THE NEW PLANTS
It was the end of June and the 4’ x 8’ space in the greenhouse was empty. A friend of mine had some extra Purple Pineapple plants that he passed on to me. This variety has a unique quality; when it gets more than four hours of darkness it initiates flowering.
I collected the plants near the end of June. They were in 6” containers. I added nylon wicks to the bottom of each container to make them self-watering by drawing water from the reservoir below. The 25 plants were about 15” high. They were growing outdoors during the day to get the sun’s free rays and then before sundown were placed in an indoor space illuminated by high-pressure-sodium (HPS) lamps. Thus they received light constantly.
As soon as I placed them in the greenhouse on June 22, the longest day of the year, the plants started to flower because they were receiving only about 15 hours of light and nine of darkness. No light deprivation was
needed. In order to keep them from flowering I would have had to interrupt the dark cycle with light on an hourly basis.
The additional light that I am giving the plants is a 1000-watt HPS lamp on a light mover that is placed about 15” over the canopy. It is supplementing the natural light when the greenhouse is in shade, from 8am to 12noon and then from 3pm-6pm, controlled by a timer. This will help the plants develop bigger, more potent buds. They should be ready to harvest in another six weeks.
MAKING DRY ICE HASH
One of my favorite concentrates is dry ice hash. It is made from the trichomes that hold the cannabinoids and can be made from leaf trim or bud nugs. The process takes little equipment, virtually no “set-up” time, is
very safe, requires little time and effort, uses no chemicals such as butane or other solutes and results in a very pure product.
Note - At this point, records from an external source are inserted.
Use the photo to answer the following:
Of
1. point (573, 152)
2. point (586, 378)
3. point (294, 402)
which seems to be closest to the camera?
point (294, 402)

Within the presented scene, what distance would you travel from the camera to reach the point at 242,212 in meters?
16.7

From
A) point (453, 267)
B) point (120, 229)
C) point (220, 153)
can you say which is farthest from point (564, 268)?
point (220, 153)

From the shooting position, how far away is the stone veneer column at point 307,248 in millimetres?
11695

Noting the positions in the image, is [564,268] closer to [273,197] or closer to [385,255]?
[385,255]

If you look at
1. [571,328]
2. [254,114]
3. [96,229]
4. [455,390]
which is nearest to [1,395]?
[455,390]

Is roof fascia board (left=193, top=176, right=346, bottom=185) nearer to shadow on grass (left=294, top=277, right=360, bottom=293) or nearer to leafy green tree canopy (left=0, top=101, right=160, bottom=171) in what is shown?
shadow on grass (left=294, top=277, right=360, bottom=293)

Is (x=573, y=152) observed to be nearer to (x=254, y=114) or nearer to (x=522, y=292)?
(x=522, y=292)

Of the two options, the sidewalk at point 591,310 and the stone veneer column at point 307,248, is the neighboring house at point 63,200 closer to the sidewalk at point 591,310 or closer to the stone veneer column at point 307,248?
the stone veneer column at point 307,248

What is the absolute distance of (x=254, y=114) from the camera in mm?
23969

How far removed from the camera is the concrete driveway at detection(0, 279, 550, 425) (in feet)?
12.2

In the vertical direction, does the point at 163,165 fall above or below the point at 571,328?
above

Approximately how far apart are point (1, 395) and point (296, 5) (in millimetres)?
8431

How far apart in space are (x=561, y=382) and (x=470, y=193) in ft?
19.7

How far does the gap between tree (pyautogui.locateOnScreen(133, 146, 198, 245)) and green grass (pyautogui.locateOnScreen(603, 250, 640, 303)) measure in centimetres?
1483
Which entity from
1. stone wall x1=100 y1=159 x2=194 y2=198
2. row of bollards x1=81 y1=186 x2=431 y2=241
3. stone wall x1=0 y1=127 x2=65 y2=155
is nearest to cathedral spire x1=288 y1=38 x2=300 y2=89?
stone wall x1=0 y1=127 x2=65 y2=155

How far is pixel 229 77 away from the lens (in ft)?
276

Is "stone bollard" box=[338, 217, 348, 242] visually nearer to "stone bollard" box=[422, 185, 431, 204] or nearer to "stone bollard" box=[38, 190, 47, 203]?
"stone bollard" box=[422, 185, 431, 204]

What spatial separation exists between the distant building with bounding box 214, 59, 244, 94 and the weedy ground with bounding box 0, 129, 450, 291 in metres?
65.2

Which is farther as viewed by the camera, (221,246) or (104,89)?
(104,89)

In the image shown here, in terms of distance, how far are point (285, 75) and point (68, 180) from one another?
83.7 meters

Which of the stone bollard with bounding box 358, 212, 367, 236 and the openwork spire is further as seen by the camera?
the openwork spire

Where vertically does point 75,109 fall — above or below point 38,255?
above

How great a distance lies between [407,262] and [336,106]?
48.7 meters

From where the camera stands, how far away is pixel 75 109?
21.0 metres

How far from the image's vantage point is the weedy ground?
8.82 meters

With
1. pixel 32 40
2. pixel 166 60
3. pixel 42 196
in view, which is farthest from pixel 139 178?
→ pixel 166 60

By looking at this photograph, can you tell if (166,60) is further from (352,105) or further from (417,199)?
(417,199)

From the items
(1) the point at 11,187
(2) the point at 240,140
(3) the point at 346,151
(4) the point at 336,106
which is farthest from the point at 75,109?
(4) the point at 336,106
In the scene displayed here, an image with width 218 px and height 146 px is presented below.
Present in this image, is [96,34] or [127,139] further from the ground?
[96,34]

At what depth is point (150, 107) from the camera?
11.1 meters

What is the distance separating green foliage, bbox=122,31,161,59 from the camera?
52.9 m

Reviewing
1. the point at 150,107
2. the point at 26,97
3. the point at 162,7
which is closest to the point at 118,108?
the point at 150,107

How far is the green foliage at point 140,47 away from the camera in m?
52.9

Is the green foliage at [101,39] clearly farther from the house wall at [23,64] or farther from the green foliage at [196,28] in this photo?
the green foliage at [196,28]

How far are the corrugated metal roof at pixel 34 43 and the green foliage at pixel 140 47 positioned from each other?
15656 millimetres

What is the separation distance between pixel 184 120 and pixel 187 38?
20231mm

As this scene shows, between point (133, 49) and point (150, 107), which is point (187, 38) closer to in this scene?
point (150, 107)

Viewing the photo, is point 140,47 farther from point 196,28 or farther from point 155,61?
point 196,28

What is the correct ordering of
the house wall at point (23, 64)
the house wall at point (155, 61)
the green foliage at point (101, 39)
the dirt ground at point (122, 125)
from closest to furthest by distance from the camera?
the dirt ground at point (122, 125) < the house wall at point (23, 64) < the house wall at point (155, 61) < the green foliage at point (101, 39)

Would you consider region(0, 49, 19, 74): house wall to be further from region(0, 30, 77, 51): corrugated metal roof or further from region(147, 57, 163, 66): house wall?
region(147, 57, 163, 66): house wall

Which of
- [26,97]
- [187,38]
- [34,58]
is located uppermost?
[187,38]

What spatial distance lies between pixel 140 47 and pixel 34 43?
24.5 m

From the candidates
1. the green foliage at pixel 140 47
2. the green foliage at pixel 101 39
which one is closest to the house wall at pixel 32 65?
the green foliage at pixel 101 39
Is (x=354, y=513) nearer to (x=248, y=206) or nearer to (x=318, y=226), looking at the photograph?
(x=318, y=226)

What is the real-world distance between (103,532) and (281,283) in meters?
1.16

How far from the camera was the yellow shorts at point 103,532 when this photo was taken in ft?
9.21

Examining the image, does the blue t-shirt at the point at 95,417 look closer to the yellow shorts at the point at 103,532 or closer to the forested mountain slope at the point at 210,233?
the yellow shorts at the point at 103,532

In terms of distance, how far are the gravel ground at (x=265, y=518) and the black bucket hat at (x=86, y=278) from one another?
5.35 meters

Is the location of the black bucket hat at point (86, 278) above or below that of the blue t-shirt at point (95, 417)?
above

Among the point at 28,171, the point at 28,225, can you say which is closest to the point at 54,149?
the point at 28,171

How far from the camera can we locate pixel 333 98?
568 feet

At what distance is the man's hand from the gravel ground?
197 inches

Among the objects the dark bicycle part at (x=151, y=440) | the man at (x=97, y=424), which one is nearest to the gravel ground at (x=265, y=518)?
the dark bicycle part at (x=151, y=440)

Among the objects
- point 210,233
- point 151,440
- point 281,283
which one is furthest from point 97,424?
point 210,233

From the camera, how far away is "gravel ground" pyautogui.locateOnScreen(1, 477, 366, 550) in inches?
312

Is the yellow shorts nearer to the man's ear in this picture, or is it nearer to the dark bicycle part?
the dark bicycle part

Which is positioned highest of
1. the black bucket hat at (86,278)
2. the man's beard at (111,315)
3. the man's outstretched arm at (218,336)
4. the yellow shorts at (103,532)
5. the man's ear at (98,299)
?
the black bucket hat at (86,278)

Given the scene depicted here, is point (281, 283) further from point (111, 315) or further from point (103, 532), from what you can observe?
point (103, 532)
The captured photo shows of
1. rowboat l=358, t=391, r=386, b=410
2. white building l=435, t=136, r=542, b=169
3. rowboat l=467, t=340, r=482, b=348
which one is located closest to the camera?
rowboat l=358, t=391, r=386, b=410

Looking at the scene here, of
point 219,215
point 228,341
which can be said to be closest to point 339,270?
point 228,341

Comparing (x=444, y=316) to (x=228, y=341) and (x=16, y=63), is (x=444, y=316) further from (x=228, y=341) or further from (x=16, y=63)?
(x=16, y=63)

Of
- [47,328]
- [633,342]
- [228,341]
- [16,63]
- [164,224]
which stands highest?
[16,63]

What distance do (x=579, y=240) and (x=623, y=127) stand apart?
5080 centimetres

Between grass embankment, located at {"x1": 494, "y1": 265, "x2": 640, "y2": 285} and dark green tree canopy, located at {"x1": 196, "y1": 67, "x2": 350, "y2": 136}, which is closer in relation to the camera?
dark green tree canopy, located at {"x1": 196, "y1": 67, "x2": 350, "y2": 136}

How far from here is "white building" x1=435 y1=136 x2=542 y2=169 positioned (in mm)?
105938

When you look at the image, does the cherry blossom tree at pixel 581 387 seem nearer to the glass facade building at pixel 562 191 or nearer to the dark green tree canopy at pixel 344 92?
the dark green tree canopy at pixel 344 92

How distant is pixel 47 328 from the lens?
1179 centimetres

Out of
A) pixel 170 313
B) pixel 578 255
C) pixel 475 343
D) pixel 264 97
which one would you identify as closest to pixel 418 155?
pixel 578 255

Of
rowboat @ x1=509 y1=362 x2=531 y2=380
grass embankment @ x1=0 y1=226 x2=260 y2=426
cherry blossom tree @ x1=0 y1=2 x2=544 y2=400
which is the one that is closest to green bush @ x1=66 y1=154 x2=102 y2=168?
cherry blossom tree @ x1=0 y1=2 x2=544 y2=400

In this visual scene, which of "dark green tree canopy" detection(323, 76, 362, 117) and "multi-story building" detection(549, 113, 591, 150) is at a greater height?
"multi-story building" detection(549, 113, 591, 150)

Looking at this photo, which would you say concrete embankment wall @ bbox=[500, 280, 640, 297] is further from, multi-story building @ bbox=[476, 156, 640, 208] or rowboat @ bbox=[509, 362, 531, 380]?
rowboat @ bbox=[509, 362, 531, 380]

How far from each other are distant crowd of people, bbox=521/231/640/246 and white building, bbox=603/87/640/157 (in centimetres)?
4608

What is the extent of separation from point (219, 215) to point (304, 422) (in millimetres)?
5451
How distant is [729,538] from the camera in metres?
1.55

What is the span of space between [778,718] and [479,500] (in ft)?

You will need dry-ice, a bubble bag with a 160-200 mesh screen, a pair of thick canvas or cotton gloves and a container that the bag fits over. Aside from the cannabis the only other ingredient used is dry ice. Dry ice is the solid form of CO2. It doesn’t go through a liquid stage just evaporates to a gas, leaving no residue.
The ice is very cold (-1090F) and will hurt your skin, so always wear gloves when handling it. I used a small kit that included a plastic container and a screen bag with insulated sides that fits over it and zips up. It had handles
attached that came in handy during the process.
I placed several ice cubes in the screen bag, and then I added a few ounces of chopped, not ground, trim and nugs. I shook the bag a few seconds, screen up, to mix it. I let it sit for a few minutes so the grass got cold and rigid.
Once I started shaking the bag and container the trichomes slammed up against the screen, broke free of the vegetation and fell through quite easily. They landed in a whitish golden pile as the CO2 gas vapors formed dissipating white clouds. As I shook the container three times each for 30 seconds, I kept each pile separate. As they started to turn green I noticed the first pile was the cleanest. After testing, this hash should only be used for edibles.
[Photo 1] The plants in the greenhouse get supplemental light during the day.
- [Photo 2] Before pruning.
- [Photo 3] The plants were pruned of extraneous vegetation to center their energy on growing buds.
- [Photo 4] Young buds. The plants were forced to flower about two weeks ago.
[Photo 5] All the ingredients required to make dry ice hash.
- [Photo 6] The vapors form clouds as the hash is shaken. The plants will use the CO2 if the shake takes place in the garden
- [Photo 6] Pile of hash ready to use.
- [Photo 7] Instant gratification.
TIP OF THE MONTH
Are you growing plants outdoors? Do you have some that are favorites, even while they are growing? Now is the time to start preserving the genetics. If you take clones of each plant, then when you’ve decided the best (after harvest), you can keep those that deserve another chance to enjoy summer. If you are using males for breeding, make sure to clone them too for future use.